Case Studies of Application Intrusion Detection
OS IDS have matured since their inception. However, the rate of improvements to their effectiveness in detecting intrusions has probably decreased as intruders have become increasingly savvy. Therefore, a significant change in the approach to intrusion detection is needed to further increase the effectiveness of intrusion detection. We hypothesize that major improvements may be made by incorporating intrusion detection into an application intrusion detection system (AppIDS). We use three questions to guide the exploration of using the basic intrusion detection techniques and the additional knowledge of application semantics to improve the effectiveness of intrusion detection.
Opportunity – what types of intrusions can be detected by an AppIDS, especially those not visible to an OS IDS?
Effectiveness – how well can those intrusions be detected by an AppIDS?
Cooperation – how can an AppIDS cooperate with the OS IDS to be more effective than either alone?
Since the concept of intrusion detection at the application level is fairly new, there is a lack of established literature on the subject for use in answering these questions. Therefore, we have decided to develop case studies. From them, we hope to glean some general understanding about AppIDS and determine its viability. By developing the examples, we also hope to develop a possible method of reasoning about such systems more generally.

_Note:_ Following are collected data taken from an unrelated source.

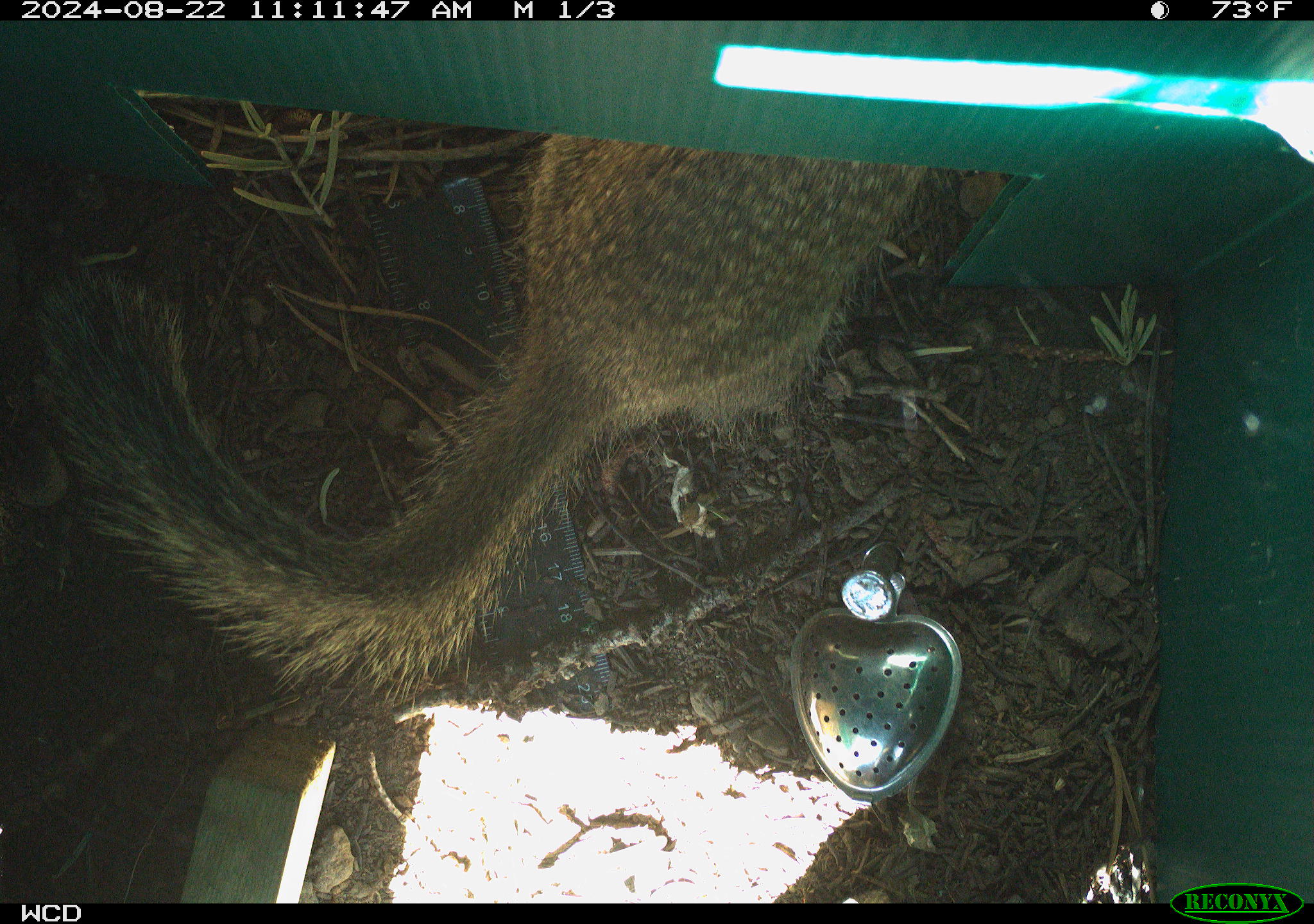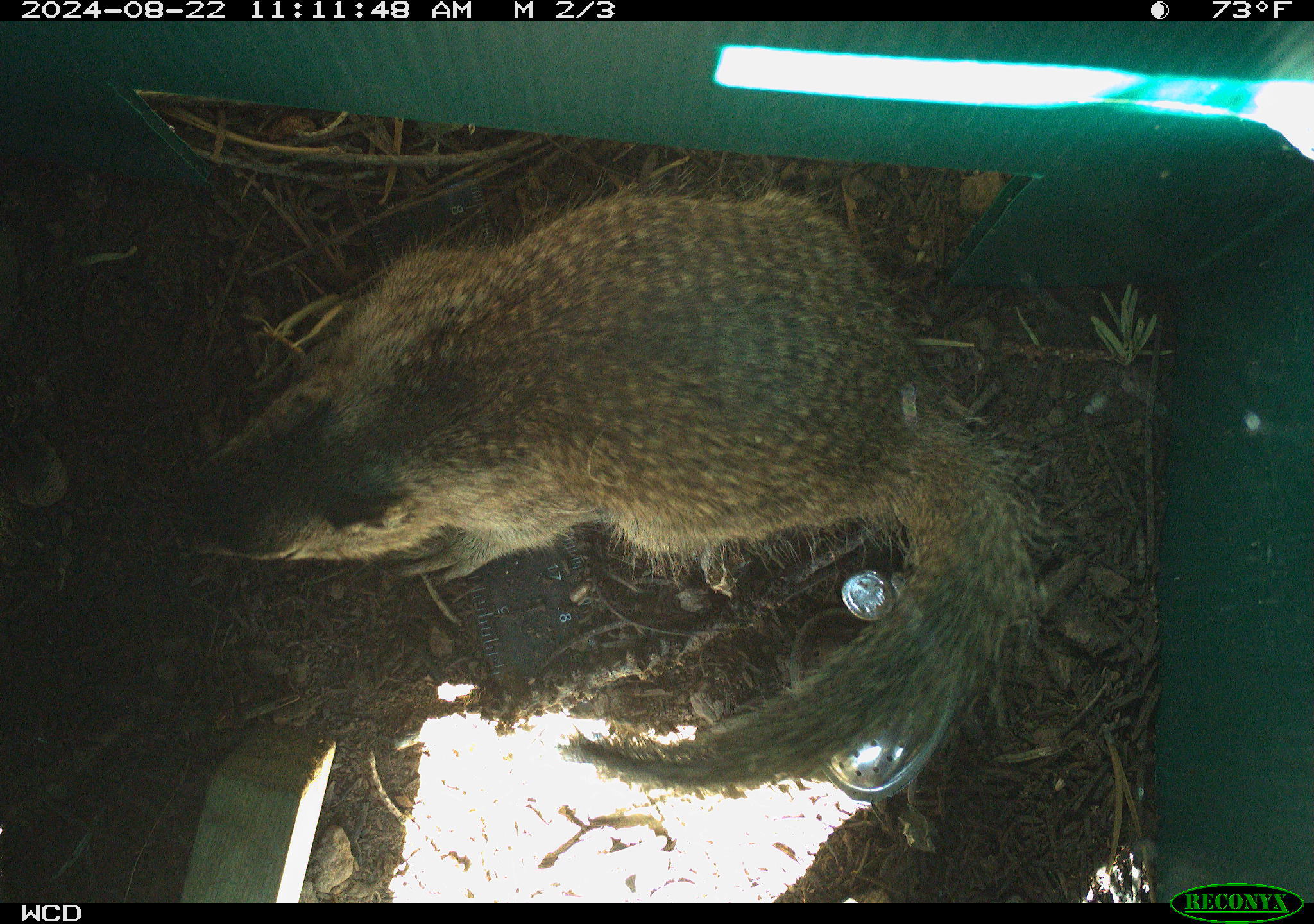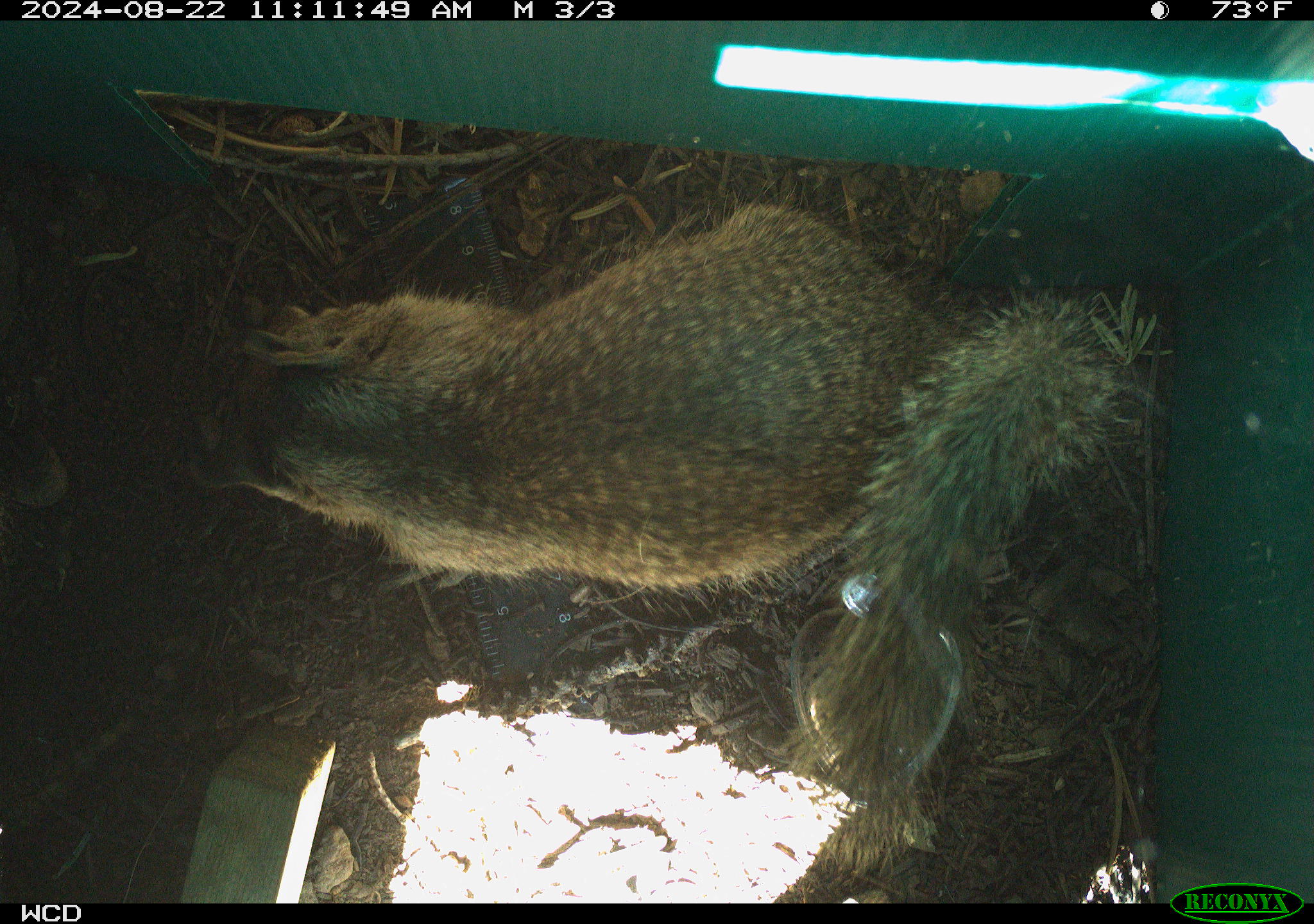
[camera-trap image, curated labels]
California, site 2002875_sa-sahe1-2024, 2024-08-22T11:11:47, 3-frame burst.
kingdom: Animalia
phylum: Chordata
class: Mammalia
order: Rodentia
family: Sciuridae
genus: Otospermophilus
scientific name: Otospermophilus beecheyi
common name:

Electronic Toll Collection
The first case study involves an electronic toll collection (ETC) system comprised of numerous devices interconnected to expedite toll collection on highways. Despite being specific to transportation, we felt that ETC provides a particularly interesting example because of certain properties that it possesses. We looked at several real ETC systems on which to base this case study, but to not increase the risk to any of the observed systems, this case study is based on a generic ETC system. The system incorporates numerous devices distributed throughout the transportation infrastructure to collect ETC specific data such as vehicle identity, weight, number of axles, and license plate numbers. These devices are configured in a hierarchical fashion. The ETC system differs from an OS in that it has these independent, but linked, devices from which it gathers data about the external behavior that it monitors.
The ETC system has a three level hierarchy. At the lowest level are the individual toll booth lanes and the equipment installed in each lane. A collection of adjacent toll lanes comprises a toll plaza, the middle level in the hierarchy. The toll management center, the single node constituting the highest level in the hierarchy, is the central control headquarters that manages all of the system’s toll plazas as well as any other devices from the highway system that are not directly related to the toll lanes or toll plazas.